Bert Hardy was a documentary and press photographer known for his work published in the Picture Post magazine between 1941 and 1957.
Bert Hardy rose from humble working class origins in Blackfriars, the eldest of seven children he left school at age 14 to work for a chemist who also processed photos. His first big sale came when he photographed King George V and Queen Mary in a passing carriage, and sold 200 small prints of his best view of the King. Hardy freelanced for The Bicycle magazine, and bought his first small-format Leica 35 mm. He signed on with the General Photographic Agency as a photographer, then found his own freelance firm Criterion.
In 1941 Hardy was recruited by the editor Tom Hopkinson of the leading picture publication of the 1930s and 1940s, Picture Post. Hardy was self-taught and used a Leica - unconventional for press photographers at that time - but went on to become the Post's Chief Photographer, after he earned its first photographer credit for his 1 February 1941 photo-essay about Blitz-stressed fire-fighters.

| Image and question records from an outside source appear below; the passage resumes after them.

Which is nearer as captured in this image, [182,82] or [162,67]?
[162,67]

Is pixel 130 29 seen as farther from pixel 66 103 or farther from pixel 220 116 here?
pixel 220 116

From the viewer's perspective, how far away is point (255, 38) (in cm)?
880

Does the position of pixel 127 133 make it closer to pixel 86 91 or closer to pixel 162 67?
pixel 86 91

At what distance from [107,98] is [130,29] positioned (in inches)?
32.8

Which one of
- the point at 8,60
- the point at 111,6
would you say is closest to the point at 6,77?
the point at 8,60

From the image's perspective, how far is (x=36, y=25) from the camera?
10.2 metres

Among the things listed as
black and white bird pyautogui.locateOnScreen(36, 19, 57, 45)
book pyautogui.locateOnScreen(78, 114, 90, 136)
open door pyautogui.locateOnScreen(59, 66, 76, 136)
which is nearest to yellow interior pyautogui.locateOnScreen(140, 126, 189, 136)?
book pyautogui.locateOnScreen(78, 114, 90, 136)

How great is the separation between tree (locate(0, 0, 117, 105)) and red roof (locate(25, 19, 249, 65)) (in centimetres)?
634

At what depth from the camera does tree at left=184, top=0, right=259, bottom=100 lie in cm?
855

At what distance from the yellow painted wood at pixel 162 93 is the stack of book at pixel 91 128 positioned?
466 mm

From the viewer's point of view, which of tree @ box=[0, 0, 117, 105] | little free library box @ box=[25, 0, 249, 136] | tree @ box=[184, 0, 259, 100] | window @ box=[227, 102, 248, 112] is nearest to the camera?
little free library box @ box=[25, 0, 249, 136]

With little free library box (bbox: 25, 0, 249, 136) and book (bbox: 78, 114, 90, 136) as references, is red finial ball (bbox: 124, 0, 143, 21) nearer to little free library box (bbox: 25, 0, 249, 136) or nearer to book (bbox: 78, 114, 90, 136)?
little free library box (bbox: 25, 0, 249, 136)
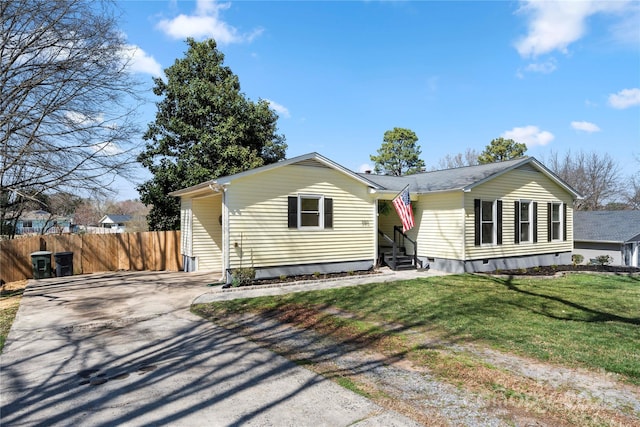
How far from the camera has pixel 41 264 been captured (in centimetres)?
1333

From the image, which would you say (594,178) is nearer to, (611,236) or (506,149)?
(506,149)

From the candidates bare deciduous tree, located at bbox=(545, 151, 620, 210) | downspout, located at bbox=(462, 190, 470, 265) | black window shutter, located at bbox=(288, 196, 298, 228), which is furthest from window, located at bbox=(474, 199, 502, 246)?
bare deciduous tree, located at bbox=(545, 151, 620, 210)

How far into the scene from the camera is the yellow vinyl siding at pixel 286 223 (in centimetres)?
1150

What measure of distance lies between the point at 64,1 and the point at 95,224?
2025 inches

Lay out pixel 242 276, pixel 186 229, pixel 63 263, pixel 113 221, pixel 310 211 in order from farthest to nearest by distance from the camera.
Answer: pixel 113 221 < pixel 186 229 < pixel 63 263 < pixel 310 211 < pixel 242 276

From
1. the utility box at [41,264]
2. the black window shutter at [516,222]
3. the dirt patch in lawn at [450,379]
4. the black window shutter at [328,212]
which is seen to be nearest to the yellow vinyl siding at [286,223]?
the black window shutter at [328,212]

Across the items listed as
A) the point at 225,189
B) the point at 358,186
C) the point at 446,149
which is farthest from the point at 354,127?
the point at 446,149

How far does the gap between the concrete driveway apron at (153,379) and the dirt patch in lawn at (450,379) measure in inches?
15.0

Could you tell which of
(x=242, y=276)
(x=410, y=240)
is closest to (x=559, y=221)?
(x=410, y=240)

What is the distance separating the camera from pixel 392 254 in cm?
1479

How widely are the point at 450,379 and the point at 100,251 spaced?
14.8m

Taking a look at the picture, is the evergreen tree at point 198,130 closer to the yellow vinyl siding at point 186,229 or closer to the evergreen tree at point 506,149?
the yellow vinyl siding at point 186,229

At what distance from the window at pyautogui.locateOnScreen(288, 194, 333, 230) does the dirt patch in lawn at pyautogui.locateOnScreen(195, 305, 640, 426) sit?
236 inches

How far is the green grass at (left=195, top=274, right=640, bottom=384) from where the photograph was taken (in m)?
5.54
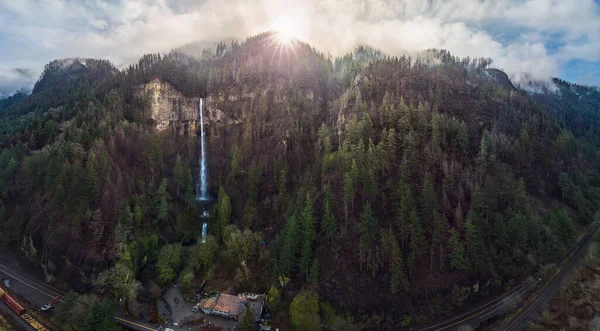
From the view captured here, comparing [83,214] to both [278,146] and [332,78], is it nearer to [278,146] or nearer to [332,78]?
[278,146]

Hardy served as a war photographer in the Royal Army Photographic Unit from 1942 until 1946: he took part in the D-Day landings in June 1944; covered the liberation of Paris; the allied advance across the Rhine; and was one of the first photographers to enter the liberated Bergen-Belsen concentration camp to record the suffering there. He also saved some Russian slaves from a fire set by German police in the city of Osnabruck, before photographing the aftermath.
Near the end of WWII, Hardy went to Asia, where he became Lord Mountbatten's personal photographer. He later went on the cover the Korean War along with journalist James Cameron for Picture Post, reporting on United Nations atrocities at Pusan in 1950 and on that war's turning point, the Battle of Inchon, for which he won the Missouri Pictures of the Year Award.
Three of Hardy's photos were used in Edward Steichen's famous "Family of Man" exhibition and book, though not his favorite photo - which shows two street urchins off on a lark in Gorbals - it nevertheless has come to represent Hardy's documentary skill. Hardy himself was photographed many times, including in war-time; but three very good photo-portraits of him are currently in the Photographs Collection of the National Portrait Gallery.
Having written an article for amateur photographers suggesting you didn't need an expensive camera to take good pictures, Hardy staged a carefully posed photograph of two young women sitting on railings above a breezy Blackpool promenade using a Box Brownie.
Just before Picture Post closed, Hardy took 15 photos of Queen Elizabeth II's entrance at the Paris Opera on 8 April 1957, which were assembled as a photo-montage by the magazine's technicians. It was one of the most challenging photo-montages ever created, because there were a sizeable live crowd, guards, and other dignitaries, in front of his camera. After leaving Picture Post Hardy became one of the most successful advertising photographers until his retirement in 1964 to his farm in Oxted.
His second wife, Sheila, was a photo researcher for Picture Post and still holds the copyright to his private collection of photos; Getty Images holds the copyright to his Picture Post works.
A memorial plaque honouring him is in the Church of Journalists, St. Bride's, Fleet Street, London.